So the "fractality" alone does not suffice; we need also an explanation for the question why the the set of positive numbers needs only one root and not -for instance- three as in the $3x-1$ problem.

As has been noted in the comments, this is called the $2$-adic valuation of $n$ and is noted as $v_2(n)$. In particular, if we take some $n<2^k$ we can notice the identity: $$v_2(n)=v_2(2^k-n)=v_2(2n)-1$$ which basically tells us that the function, in the interval $(0,2^{k+1})$ is composed of two copies of itself scaled by half on the $x$-axis and translated $1$ down (one of the copies gets reflected according to the above identity, but the reflection is along a symmetry of the function). Along with the fact that $v_2(2^k)=k$ this defines the function, as well as explains its fractal nature.

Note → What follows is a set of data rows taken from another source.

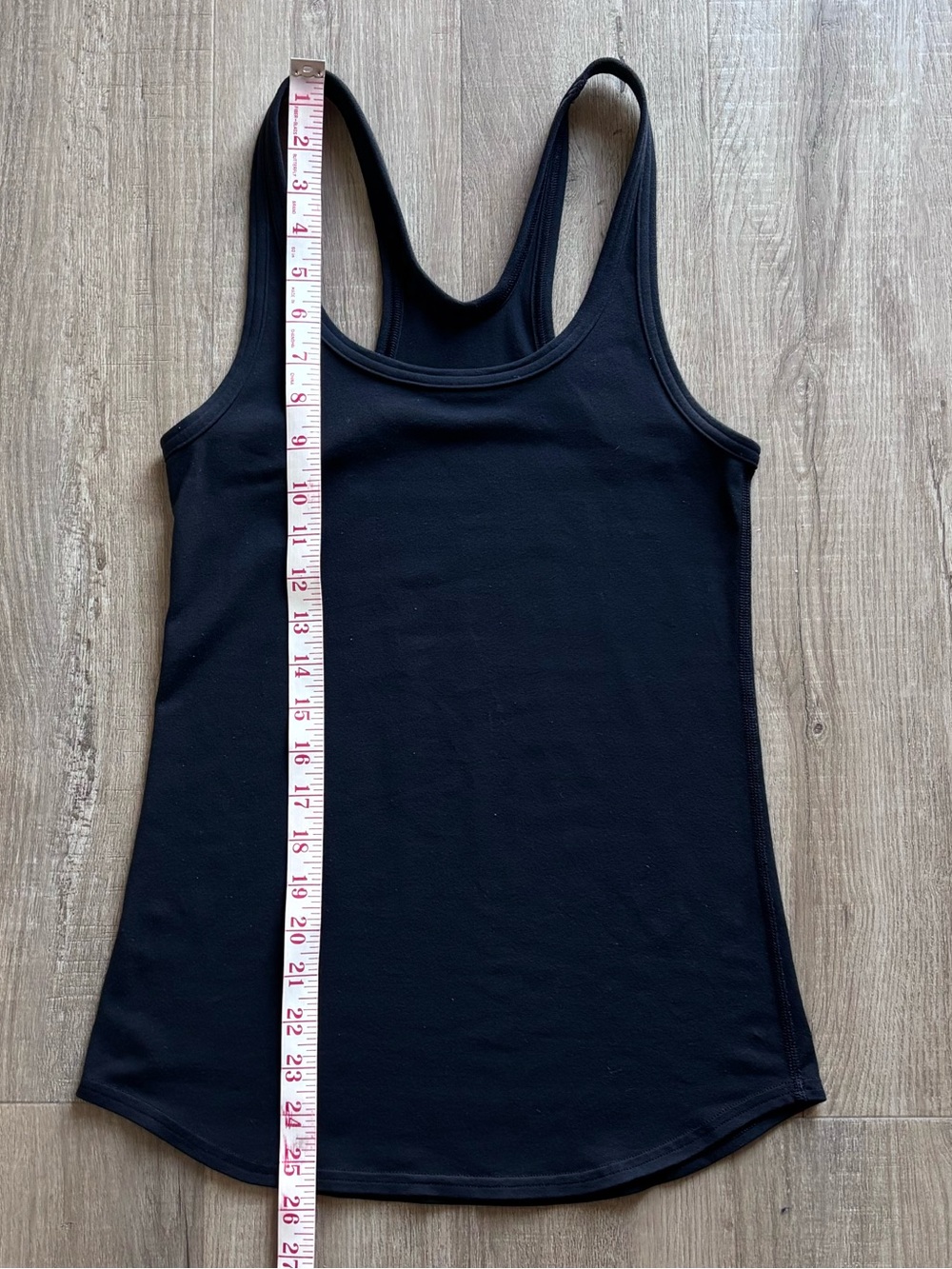 Lululemon Cool Racerback *Luon Light - Picture 5 of 5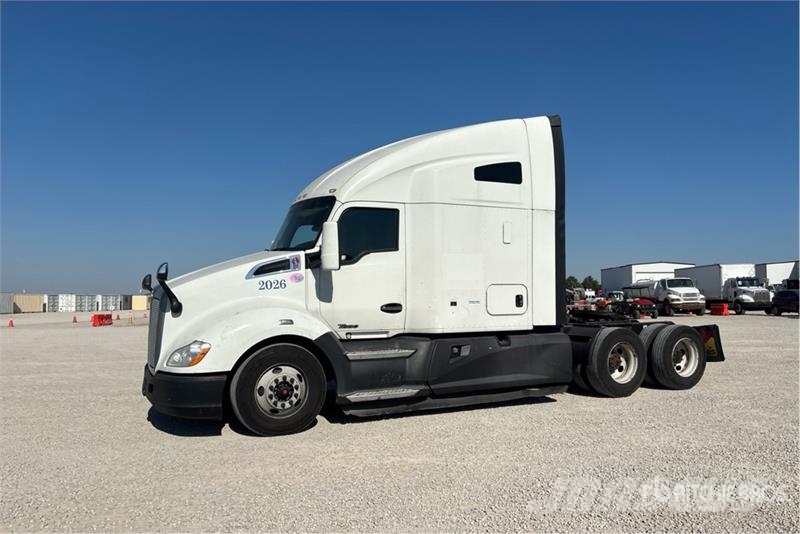 Kenworth T680 Tegljači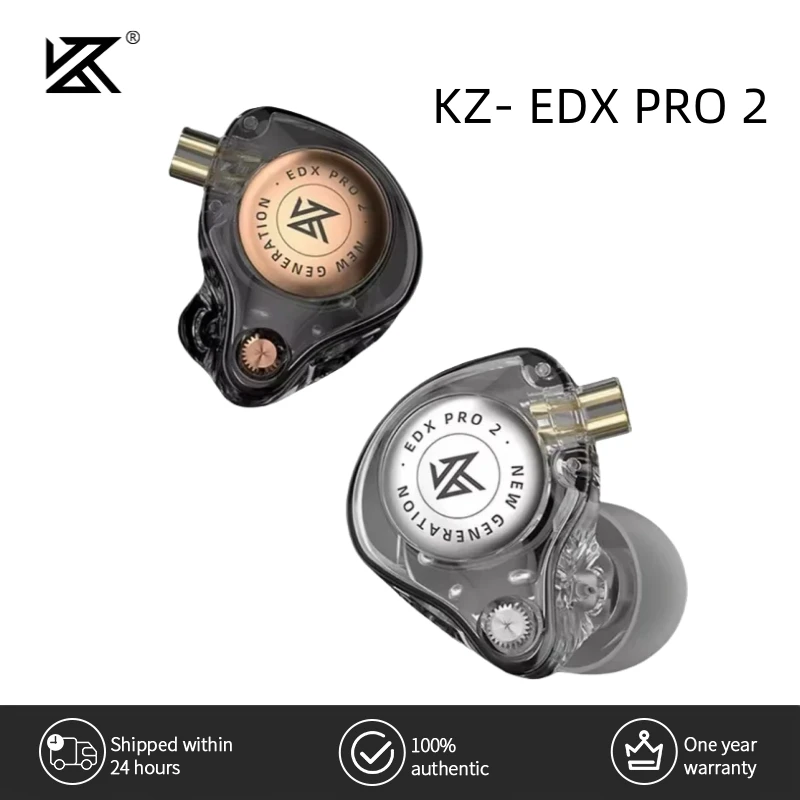 Kz Edx Pro 2 Dynami… - image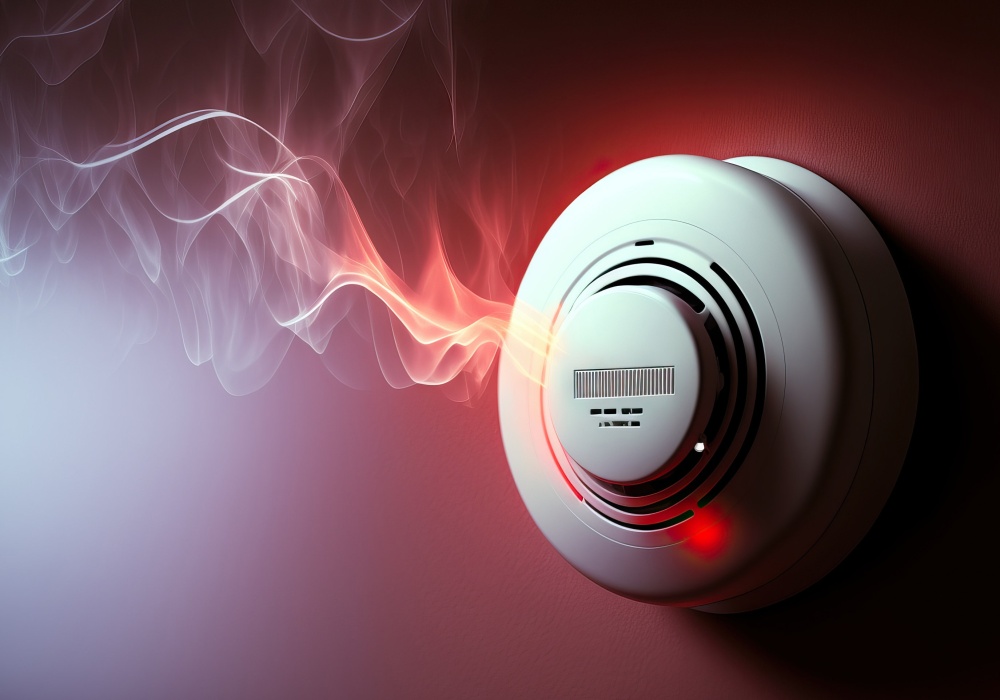 Dlaczego warto zainstalować domowe czujniki dymu i czadu?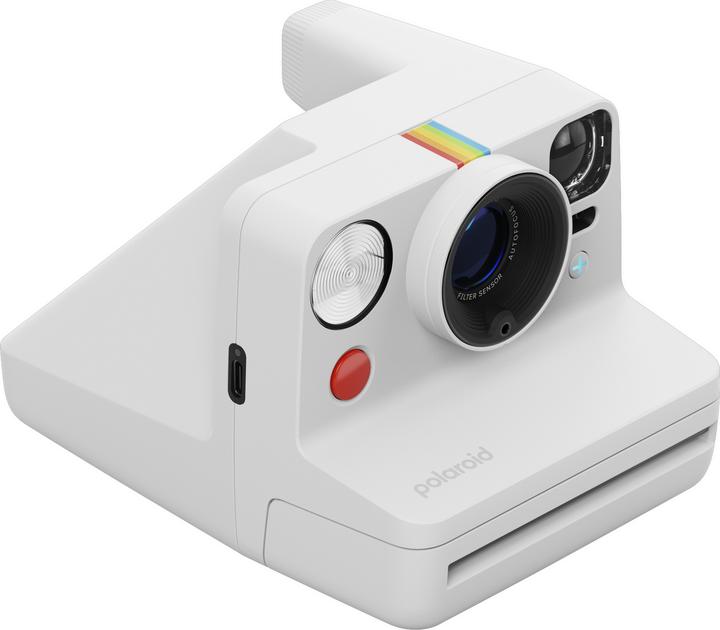 Actual product image Polaroid Everything Box Now+ Gen 3.0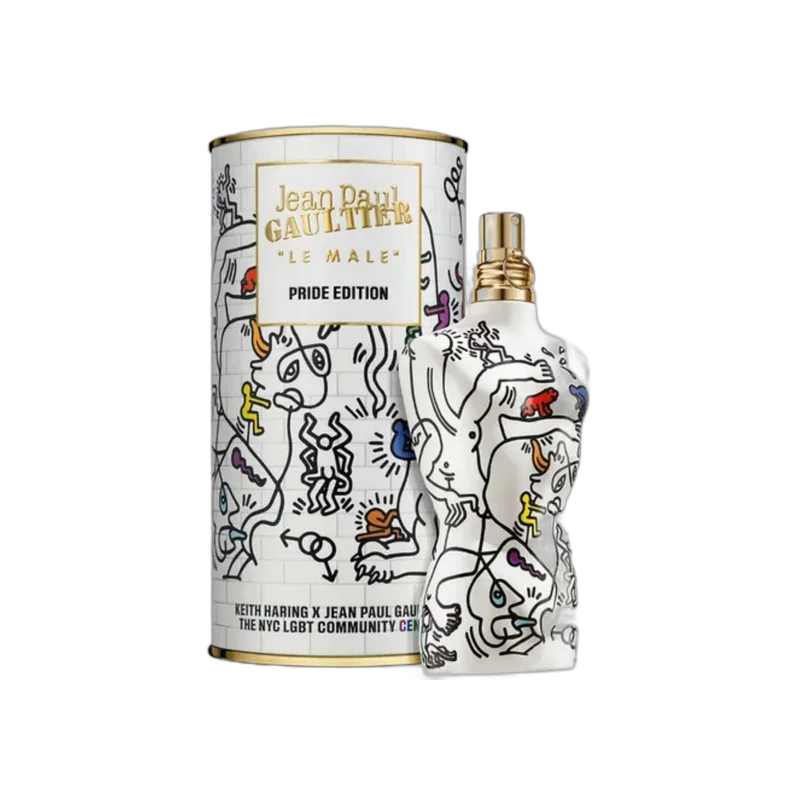 jean paul gaultier le male pride edition 2024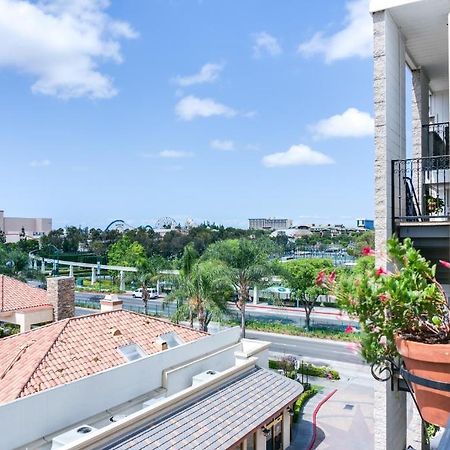Carousel Inn And Suites Anaheim Kültér fotó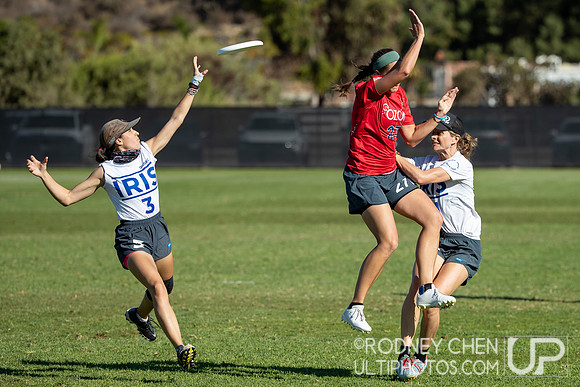 USAU Club National Championships 2019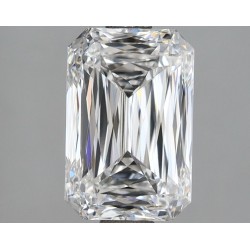 Diament laboratoryjny radiant, 2.67ct, VVS2, E, IGI LG733531377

Something which you've not noted, but which is also true, is that if we consider the map $$f(x)=\begin{cases}\frac{3x+1}2&&\text{if }x \text{ is odd}\\ \frac{x}2 &&\text{if }x \text{ is even}\end{cases}$$ which is often how the Collatz conjecture is expressed*, then we can get sequences of odd numbers. In fact, noting that $$\frac{3x+1}2=\frac{3}2(x-1)+1$$ we find that iterating that function $n$ times starting from $x$ gives $\left(\frac{3}2\right)^n(x-1)+1$ so the number of times we hit odd numbers is $v_2(x-1)$ under this definition. It should be noted that using both "shortcuts" to define: $$\hat f(x)=\begin{cases}\left(\frac{3}2\right)^{v_2(x-1)}(x-1)+1&&\text{if }x \text{ is odd}\\\frac{x}{2^{v_2(x)}}&&\text{if }x\text{ is even}\end{cases}$$ then it is a result of Simon and De Weger that this map has no cycles of length $2\times 68$ or less (over the positive integers).

I would suggest that the appearance of the 2-adic valuation does not suggest a fractal nature to the problem itself except than to express the fact that the problem relates, somehow to factoring, where such structures naturally arise. Really, what may worry us is the appearance of both $v_2(x)$ and $v_2(x-1)$. This suggests that we care about the factorization both of $x$ and $x-1$ (but the relationship of these factorizations is not well understood). It also suggests a sensitivity to initial conditions - under the first $f$ I gave, we see that if $n$ will be halved many times before hitting an odd number, then $n+1$ will be increased many times before hitting an even number - so the best and worst cases are right next to each other.

(*A prime reason why this is a favored expression is that if we choose some $k$ and some sequence of parities (even/odd), then the portion of positive numbers $n$ such that $n,\,f(n),f^2(n),\,\ldots,\,f^{k-1}(n)$ matches that sequence of parities is asymptotically $\frac{1}{2^n}$. In particular, we can thus imagine that we randomly choose to multiply by $\frac{3}2$ or $\frac{1}2$ at each step - which would tell $f$ should be making things smaller when applied many times.)

I don't know if this answers your question, but it sure is fascinating. The Collatz function has been analytically extended to the complex numbers, and the plot of which points on the complex plane converge and which don't after successive iterations of the extended function (the same technique was famously used on the Mandelbrot set) forms a fractal, and a particularly beautiful one at that. Here are some pictures from the fractal made from the "shortcut" function pointed out by Milo Brandt, which is defined as

$$f(x)=\begin{cases}\frac{3x+1}2&&\text{if }x \text{ is odd}\\ \frac{x}2 &&\text{if }x \text{ is even}\end{cases}$$

extended to the complex numbers as

$$ f(z) = \frac{1}{4} (1 + 4z - (1 + 2z) cos (\pi z)) $$

Centered at the origin with a radius of 3:

Centered at 5+0i with a radius of 5:

An excellent description of how the function was extended can be found here: http://yozh.org/2012/01/12/the_collatz_fractal/ .

As a side note, there's a substantial cluster of convergent points around $e+0i$. I have no idea why.